UlysseslogoMy 30-day demo copy of Ulysses has only been running for three days, but it already feels like a must-have addition to my Applications folder.

Ulysses is a text editor for writers. That’s it. It doesn’t make code, draw pictures of your kitty, or pop kettle corn. It just helps you plan, organize, track, and write your stuff in a way that I find entirely intuitive. The features page and screenshots are plenty informative, so I’ll just add my favorite bits.

  • It’s Cocoa - That means i-Search, AutoCompleter, OS X Services and spell checking, and all the Cocoa keybindings work from the first time you open the app. No hacking or remedial keystroke classes required. Dear every Mac app developer: please go Cocoa. Please. Now.
  • Projects - All the files for a novel, a long article, or what have you are contained in a single file. Searching across files and copying is a breeze thanks to the editor preview window. The tabbed interface also makes it easy to jump around your files quickly.
  • Exporting - Output any or all of the files in a project as plain text, rich text/MS Word, or LaTeX. Just enough controls and prefs to tweak the look without being a big distraction.
  • Labels & Status - Smart metadata for marking your drafts, tagging your notes, or identifying which version is the publisher-ready final draft.
  • Per-document notes - A separate window for your notes keeps your manuscript tidy.
  • Skinnable - Choose your type and size, sure, but even the colors of the various interface widgets are customizable. Troglodyte mode? Not a problem.
  • Fullscreen mode - Battling writer’s block? Try running Ulysses for an hour in fullscreen mode, where the entire screen is nothing but your words on a plain background—no chrome. Talk about focus.
  • Elegance - It’s been gratifying, over time, to watch OS X apps get simpler—better at doing a few things very well. This is a program that appeals unapologetically to people who write, and the feature set reflects that. There’s not a lot of cruft, and that feels good.
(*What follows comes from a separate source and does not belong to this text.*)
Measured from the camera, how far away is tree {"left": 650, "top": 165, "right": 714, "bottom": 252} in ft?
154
My only major quibble is the price, which seems a bit steep at EU100 (~US$130), or EU50 for educational use. I’ll probably end up buying it anyhow, but I would like to see that price come down. Still, if you spend all day working medium- to large-sized writing projects, it might be worth the dough to you. Either way, have a look at the demo. It’s a pretty swell little app.

willie's picture

I purchased Ulysses. This program...

I purchased Ulysses. This program really helps you focus on writing. It's easy to be organized and having everything you need at your disposal is very useful. It is simple and bloat free.

Ulysses has three flaws.

1/ There is no way to maintain footnotes, endnotes or any type of bibliography. All footnote/bibliography management is manual. This is a real handicap if you write non-fiction documents. The developers say Ulysses is for creative writing, and they mean it. There has to be a way to incorporate simple citation management/tracking in the spirit of Ulysses' bloat-free, keep-it-simple approach. Do the developers expect us to use note-cards as if it were 1970?
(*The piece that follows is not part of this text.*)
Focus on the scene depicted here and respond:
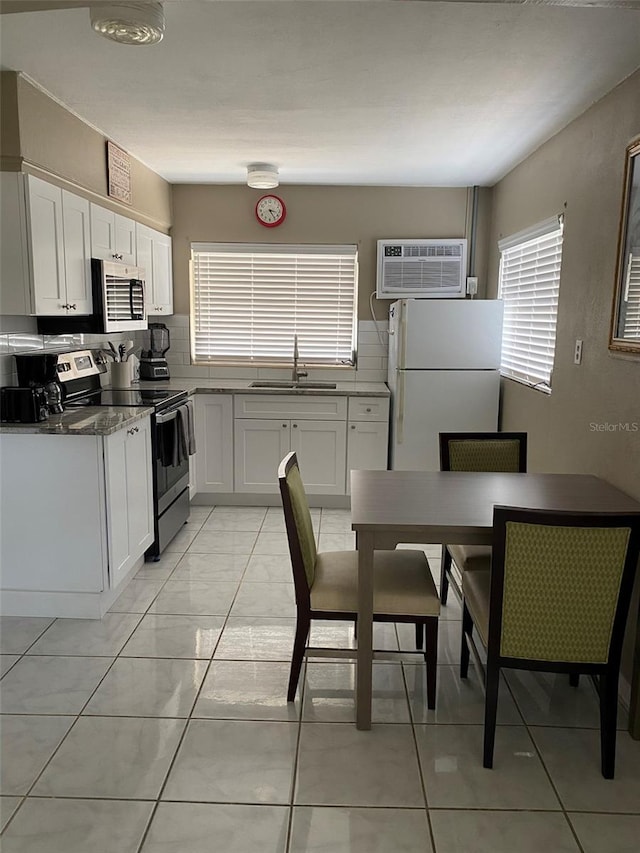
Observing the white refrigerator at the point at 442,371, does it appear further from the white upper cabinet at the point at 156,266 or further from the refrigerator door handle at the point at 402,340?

2/ There is minimal control of line spacing and spacing between paragraphs. If the limited optiions in Ulysses do not work for you, than you must add blank lines and remove them when it is time to format your work in another program. It's easy to do, but for the cost it is annoying to go through this all the time.
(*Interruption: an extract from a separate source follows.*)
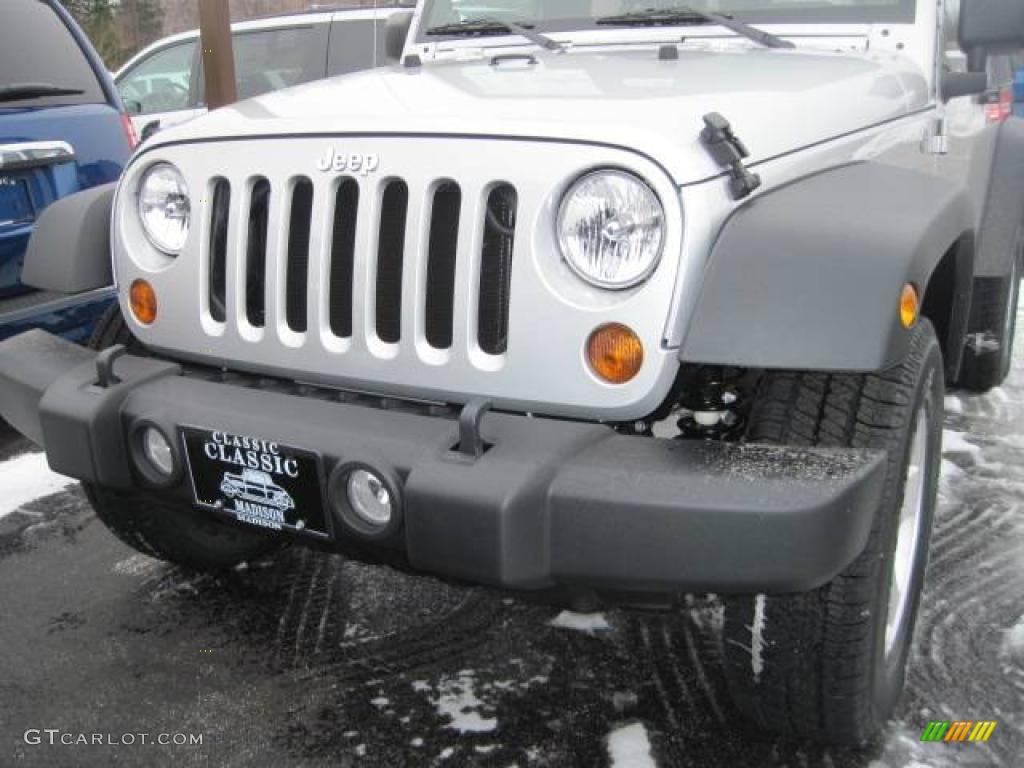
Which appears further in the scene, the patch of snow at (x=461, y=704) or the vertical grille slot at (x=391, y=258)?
the patch of snow at (x=461, y=704)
3/ The user guide is barely adequate. While the on-line forum is a big help, the user guide needs more detail. It would help new users if there was a section that discussed different ways to take advantage of Ulysses' strengths. I've been using computers since 1973 and it took me awhile to figure out all the features I needed by trial and error. If someone had only used Word all their life, I'm guessing they might not see how Ulysses should be used.

I used to write everything in NeoOfficeJ. I jumped between three or four OOo documents (outline, notes, document/version/history, etc.) at once. Ulysses eliminates this. Still, I spent a great deal of time working out procedures for using NeoOfficeJ (OOo) together with Ulysses for academic manuscript production.

Eventually, Ulysses improved my efficiency as a writer. It's too bad they will not expand this program to meet the needs of non-fiction document production.